Splitting bigger documents for NER

Hi,

My team is using Prodigy to label and train a Named Entity Recognizer, and we have a couple of questions about it. We have documents, 5-20 pages, we would use around 8 new Entities and a LOC Entity from de_core_news_md. We are wondering:

  1. Should we split the documents? If yes, what is the best practice to do so? There is around 1-3 appearances of each label in the whole document. Should we split documents by page or even by paragraph?

  2. How should we prepare (split) documents then, when we use doc = nlp(text) to make predictions? Same way, like in training?

  3. If we are going to use a pretrain model, what is the best recipe to start with?
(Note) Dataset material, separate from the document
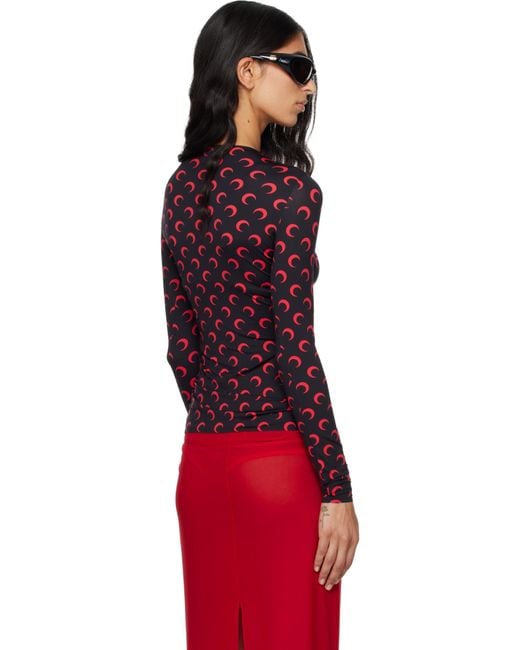 MARINE SERRE Red Recycled Moon Jersey Second Skin T-Shirt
  4. There is no recipe to evaluate the quality of models in prodigy with evaluation data set. Am I right? So we should use

spacy evaluate model ? Evaluation data in the binary .spacy format. We can use

spacy convert input_file to convert Datat to binary from prodigy db-out command. Is it right, or is there another, better way to do it?

Thank you!

Yes, in general, I'd recommend looking into that. There's not really an advantage of annotating whole documents as one because it's less efficient for the annotator and the model will only take the local context into account anyway, so you might as well be annotating sentences or paragraphs.
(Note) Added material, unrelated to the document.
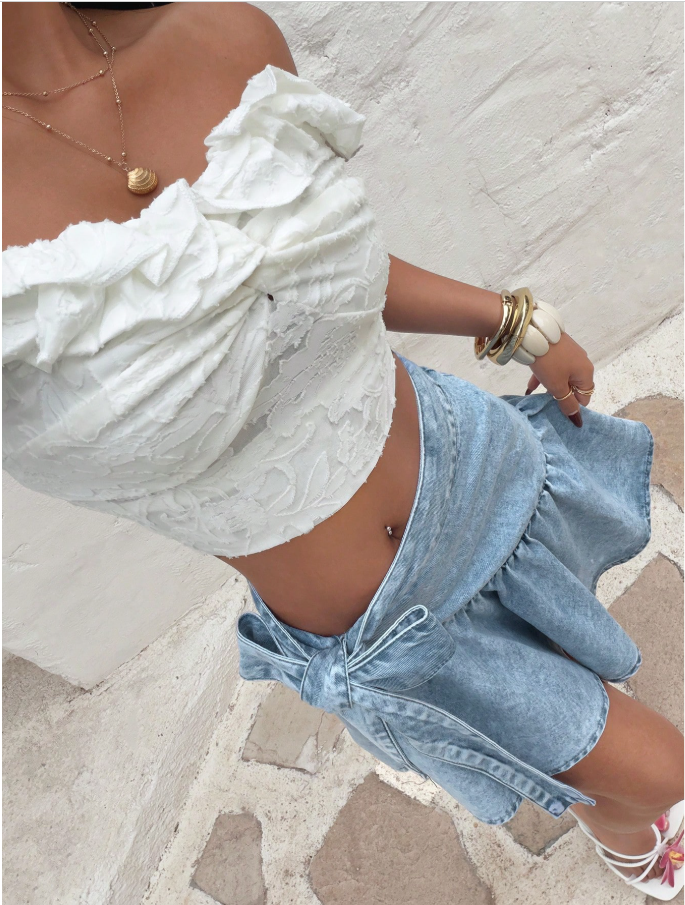 Denim Wrap Ruffle Mini Skirt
How you do it kinda depends on your data and what makes the most sense. You could use a simple preprocessing script that splits on, say, \n\n to create the paragraphs, or use spaCy's doc.sents (either via the dependency parse, a trained senter component or a simpler, rule-based sentencizer component) to split into sentences. You might just want to experiment here to see what works best.
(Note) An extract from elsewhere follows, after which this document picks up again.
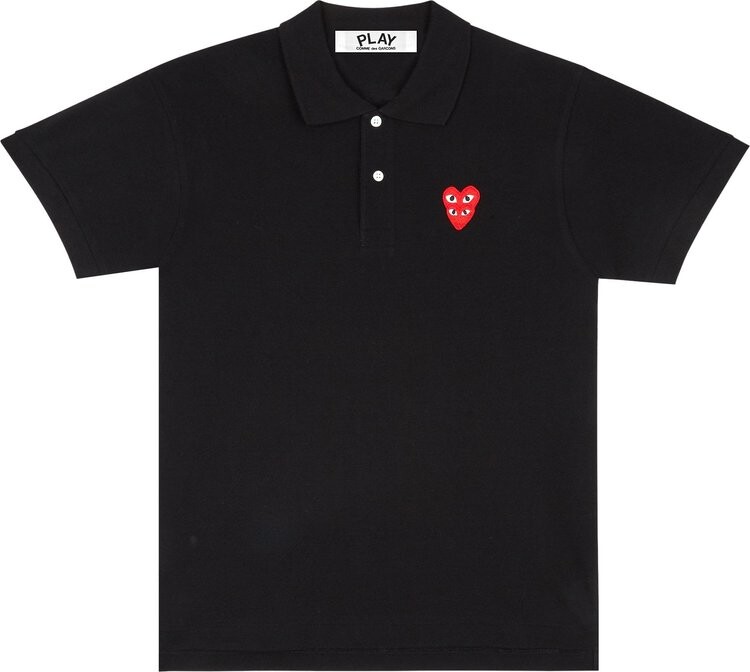

Рубашка Comme des Garçons PLAY Double Heart Polo Shirt 'Black', черный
Yes, with any preprocessing you're doing, it's usually a good idea to run the same preprocessing during annotation and at runtime.

Yes, spacy evaluate already does exactly what you want here so there's no need for Prodigy to provide its own evaluation command that's just a copy of that.

In Prodigy, you want to be using data-to-spacy to export your annotations (training and evaluation data) as a .spacy files. You can then train and evaluate with spaCy directly if you want.